• **Document excerpt**:
┌──

When OAuth Tokens Live Too Long & a Two-Week Hardening Sprint
A look at token longevity, an unexpected timeline, and the changes that followed
This article is by Prem Parameswaran, CTO of Gainsight
Over the past few weeks, I have spoken with many of you regarding the security advisory involving Gainsight’s Connected App on Salesforce and promised a comprehensive technical explanation. This post explains what we found, what the investigation revealed, and what the Gainsight team built in response.
How the Advisory Began
On November 19, 2025, Salesforce contacted us about unusual activity involving Gainsight-published applications connected to Salesforce. They saw requests hitting their systems that weren’t coming from Gainsight’s applications, infrastructure, or our IP addresses, but were using OAuth tokens that had been issued to the Gainsight-Salesforce connector.
We immediately engaged Mandiant and CrowdStrike, two of the world’s leading cybersecurity firms, to conduct a comprehensive investigation. They had full access to all our environments: production, development, and corporate; all systems, endpoints, backups, and logs. There were no constraints on their scope.
Separately, on November 20, 2025, Mandiant received an email from an individual or group self-identifying as threat actor(s) containing a file with 285 Salesforce OAuth tokens associated with the Gainsight integration.

└──

• **Requirement**:
Retype the passage of the article on the OAuth token advisory, starting at "We immediately engaged" and ending at "on their scope.".

(Dataset excerpt)
┌──

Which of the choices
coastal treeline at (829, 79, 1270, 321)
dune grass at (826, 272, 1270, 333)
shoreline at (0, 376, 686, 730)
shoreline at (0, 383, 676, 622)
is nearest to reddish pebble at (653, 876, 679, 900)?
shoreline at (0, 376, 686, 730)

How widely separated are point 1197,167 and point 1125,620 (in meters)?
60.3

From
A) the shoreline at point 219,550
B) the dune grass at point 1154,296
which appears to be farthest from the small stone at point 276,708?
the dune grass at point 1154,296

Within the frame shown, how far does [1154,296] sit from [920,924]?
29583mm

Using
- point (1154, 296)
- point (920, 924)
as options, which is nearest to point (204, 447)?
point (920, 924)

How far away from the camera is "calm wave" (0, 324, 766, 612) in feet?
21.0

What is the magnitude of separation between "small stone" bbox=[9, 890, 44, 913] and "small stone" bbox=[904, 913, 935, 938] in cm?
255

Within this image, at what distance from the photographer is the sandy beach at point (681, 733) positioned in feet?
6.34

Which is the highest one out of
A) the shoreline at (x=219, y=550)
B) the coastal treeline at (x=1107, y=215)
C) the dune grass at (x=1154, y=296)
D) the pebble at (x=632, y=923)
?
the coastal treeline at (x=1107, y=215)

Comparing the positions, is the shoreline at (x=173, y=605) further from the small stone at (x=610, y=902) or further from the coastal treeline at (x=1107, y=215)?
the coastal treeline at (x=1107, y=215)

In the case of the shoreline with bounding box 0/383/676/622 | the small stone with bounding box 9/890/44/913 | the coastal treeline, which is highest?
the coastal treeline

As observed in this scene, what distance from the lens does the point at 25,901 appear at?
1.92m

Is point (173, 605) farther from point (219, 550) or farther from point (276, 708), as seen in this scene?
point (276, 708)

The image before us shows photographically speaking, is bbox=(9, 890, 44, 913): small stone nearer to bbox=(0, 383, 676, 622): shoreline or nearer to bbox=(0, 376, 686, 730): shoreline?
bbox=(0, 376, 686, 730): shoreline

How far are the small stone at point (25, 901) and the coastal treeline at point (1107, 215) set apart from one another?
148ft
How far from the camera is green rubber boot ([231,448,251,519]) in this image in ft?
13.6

└──

• **Written answer**:
We immediately engaged Mandiant and CrowdStrike, two of the world’s leading cybersecurity firms, to conduct a comprehensive investigation. They had full access to all our environments: production, development, and corporate; all systems, endpoints, backups, and logs. There were no constraints on their scope.